DBT
Contributor
Determinism: given the state of the world at any moment in time, there is only one way it can be at the next moment.
That is figuratively correct, but literally false. To make it literally correct, replace the "can" with "will", as in "there is only one way it will be at the next moment".
But it is literally correct. That it is literally correct is supported by the terms and conditions of determinism.
As all events proceed without deviation, fixed by antecedents, this condition negates the possibility of alternate actions. Where there are no alternate actions, nothing other than what has been determined to happen can happen.
There is no getting around this.
There is no need to get around it. Causal determinism has not meaningfully changed anything.
Everything that happens is fixed. There is no change in the sense that something else could have happened.
The system is of course in constant change.
Each and every state of the system as it evolves is as it must be. Including the brain and the thoughts and actions it produces. Not through free will, but entailment.

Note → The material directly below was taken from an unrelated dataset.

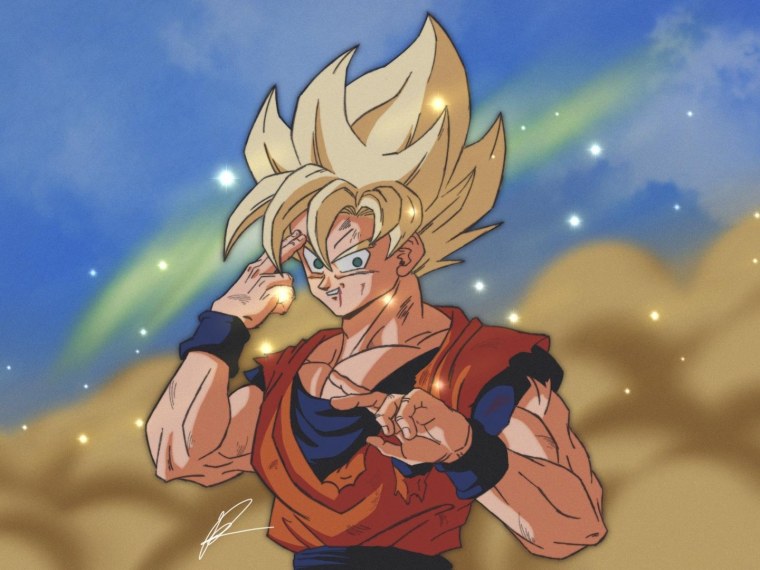 Гоку ультра Саян 4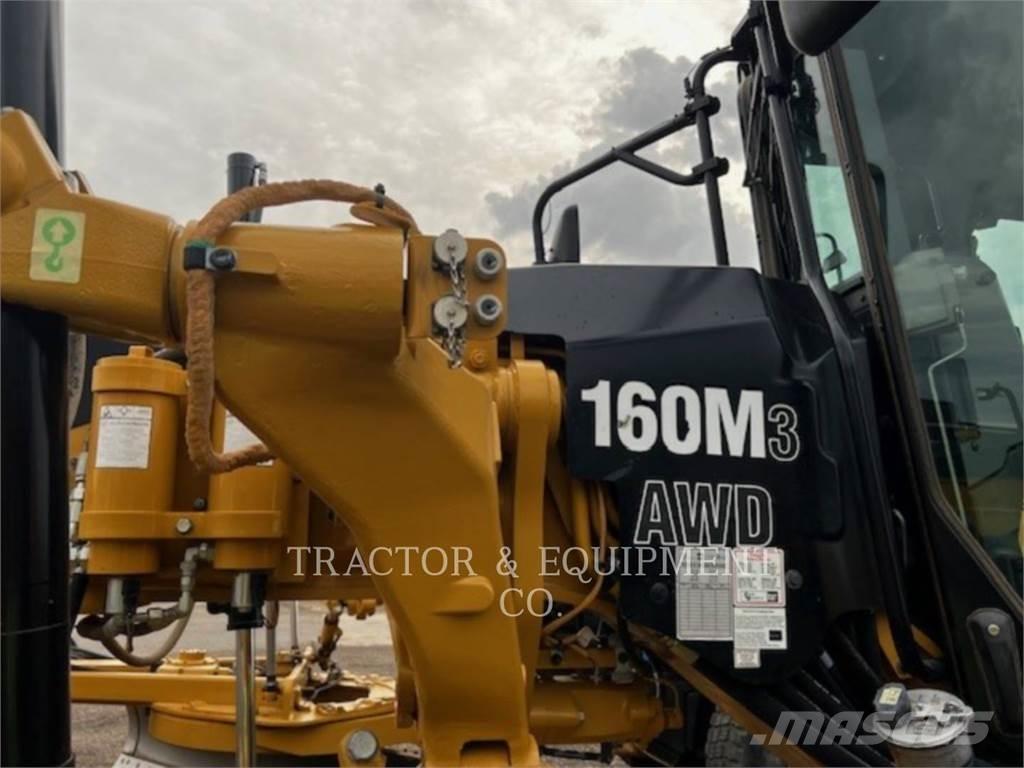 CAT 160M3 AWD Motoniveladoras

Defining free will as an action performed without force or coercion is not adequate because all determined actions proceed as determined without restriction.
Apparently, what is "adequate" for the compatibilist is "inadequate" for the incompatibilist. But only the compatibilist gives an adequate description of reality. The incompatibilists want us to get lost in their delusion that one must be free of causal necessity in order to be free at all.
What is or isn't adequate to qualify as free will is determined by the given description of the nature of determinism, and not by a definition that ignores or neglects a key element in the formulation of that definition.
Could have, would have, might have
''The compatibilist readily admits that if determinism is true, then we clearly do not have physical alternatives open to us. But this does not matter, he says, for what really matters is that we have the right sort of alternatives open to us, and these are not physical alternatives.''
Not being physical alternatives, 'could have, would have, might have' is totally irrelevant to the argument and the given definition of determinism.